When Attorney General Bill Barr first served as head of the Justice Department under former President George H.W. Bush, he led a crackdown on the hardcore pornography industry — particularly that involving children — which featured prosecutions of distributors and producers under obscenity laws, the Washington Examiner reported.
Now, four Republican members of Congress have sent a letter to Barr urging him to make the criminal prosecution of obscene pornography a top priority once again.
Call to action
“The internet and other evolving technologies are fueling the explosion of obscene pornography by making it more accessible and visceral. This explosion in pornography coincides with an increase in violence towards women and an increase in the volume of human trafficking as well as child pornography,” wrote Republican Reps. Jim Banks (IN), Vicky Hartzler (MO), Mark Meadows (NC), and Brian Babin (TX).
They went on: “Victims are not limited to those directly exploited, however, and include society writ large. This phenomenon is especially harmful to youth, who are being exposed to obscene pornography at exceptionally younger ages.”
The letter, first obtained by National Review, noted that obscenity laws are already on the books and merely need to be more strictly enforced, something to which Barr has been committed in the past.
Despite existing prohibitions against the distribution of obscene pornography on the Internet, cable and satellite TV — or by other means — the Examiner noted that prosecutions in this realm were dramatically curtailed during the Clinton administration, and the DOJ Criminal Division’s Obscenity Prosecution Task Force was essentially disbanded during the Obama administration by former Attorney General Eric Holder.
The members of Congress pointed out in the letter that then-candidate Donald Trump signed a pledge in 2016 vowing to use existing obscenity laws to crack down on hardcore pornography and urged Barr to follow through and make good on that campaign promise.
It was further emphasized that 15 state legislatures have already deemed pornography to be a “public health crisis.
“Given the pervasiveness of obscenity it’s our recommendation that you declare the prosecution of obscene pornography a criminal justice priority and urge your U.S. attorneys to bring prosecutions against the major producers and distributors of such material,” they wrote, according to USA Today.

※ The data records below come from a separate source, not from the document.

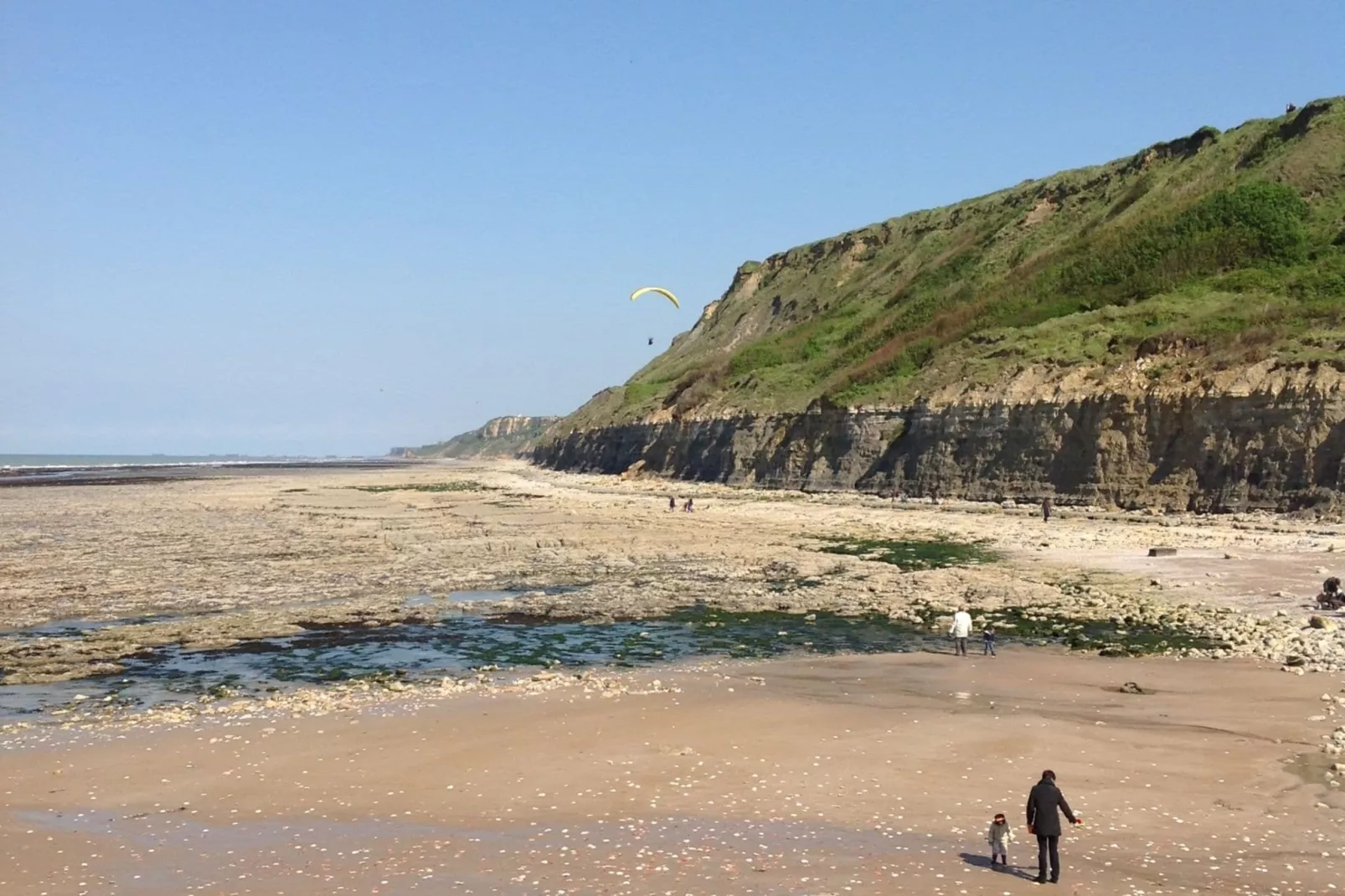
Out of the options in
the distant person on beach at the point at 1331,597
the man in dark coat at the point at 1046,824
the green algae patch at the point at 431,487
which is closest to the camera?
the man in dark coat at the point at 1046,824

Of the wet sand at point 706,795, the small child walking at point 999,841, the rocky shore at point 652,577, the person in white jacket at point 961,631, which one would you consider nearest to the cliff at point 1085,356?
the rocky shore at point 652,577

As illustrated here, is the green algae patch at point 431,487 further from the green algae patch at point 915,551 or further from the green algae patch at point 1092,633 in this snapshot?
the green algae patch at point 1092,633

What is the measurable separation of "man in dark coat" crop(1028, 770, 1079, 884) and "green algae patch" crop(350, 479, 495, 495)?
85881mm

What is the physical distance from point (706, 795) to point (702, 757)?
4.92ft

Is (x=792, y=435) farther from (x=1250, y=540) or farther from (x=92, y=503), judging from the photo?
(x=92, y=503)

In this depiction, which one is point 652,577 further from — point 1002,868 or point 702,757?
point 1002,868

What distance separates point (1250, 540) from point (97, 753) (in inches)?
1398

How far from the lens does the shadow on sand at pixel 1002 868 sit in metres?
10.5

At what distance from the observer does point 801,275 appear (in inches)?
5438

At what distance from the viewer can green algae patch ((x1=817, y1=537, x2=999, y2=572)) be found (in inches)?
1365

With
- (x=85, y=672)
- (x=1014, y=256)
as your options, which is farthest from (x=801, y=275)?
(x=85, y=672)

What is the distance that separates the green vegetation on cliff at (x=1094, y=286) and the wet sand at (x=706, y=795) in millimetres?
36049

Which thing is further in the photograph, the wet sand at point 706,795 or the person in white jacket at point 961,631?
the person in white jacket at point 961,631

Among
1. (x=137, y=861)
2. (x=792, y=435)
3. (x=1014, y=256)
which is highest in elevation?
(x=1014, y=256)
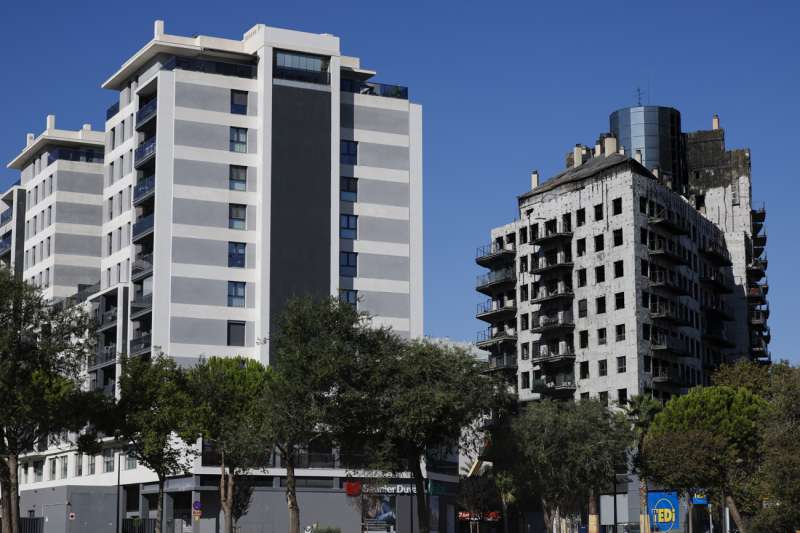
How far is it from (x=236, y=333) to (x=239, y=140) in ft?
53.3

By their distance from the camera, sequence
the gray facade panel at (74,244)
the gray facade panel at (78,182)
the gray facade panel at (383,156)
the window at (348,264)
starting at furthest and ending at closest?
1. the gray facade panel at (78,182)
2. the gray facade panel at (74,244)
3. the gray facade panel at (383,156)
4. the window at (348,264)

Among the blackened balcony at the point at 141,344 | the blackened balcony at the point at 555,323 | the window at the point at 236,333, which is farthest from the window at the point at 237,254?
the blackened balcony at the point at 555,323

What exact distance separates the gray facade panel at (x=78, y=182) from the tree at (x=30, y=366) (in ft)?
159

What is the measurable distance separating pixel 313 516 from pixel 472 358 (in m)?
30.1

In an emailed statement to National Review about the members’ request, Banks said: “As online obscenity and pornography consumption have increased, so too has violence towards women. Overall volume of human trafficking has increased and is now the third-largest criminal enterprise in the world.”
He went on:
Child pornography is on the rise as one of the fastest-growing online businesses with an annual revenue over $3 billion. The United States has nearly 50% of all commercialized child pornography websites. Pornography is ubiquitous in our culture and our children are being exposed at younger ages. Nine in every ten boys under the age of 18 have seen porn. Children are struggling with pornography addiction.
The Examiner noted that aside from Barr’s prior record of taking strong action against obscene pornography in the early 1990s, he has already overseen several major busts related to child pornography as part of the Trump administration, including the October arrest of more than 300 individuals involved in an international child pornography ring.
Whether Barr heeds this call to step up the efforts to combat the production and distribution of obscene pornography remains to be seen.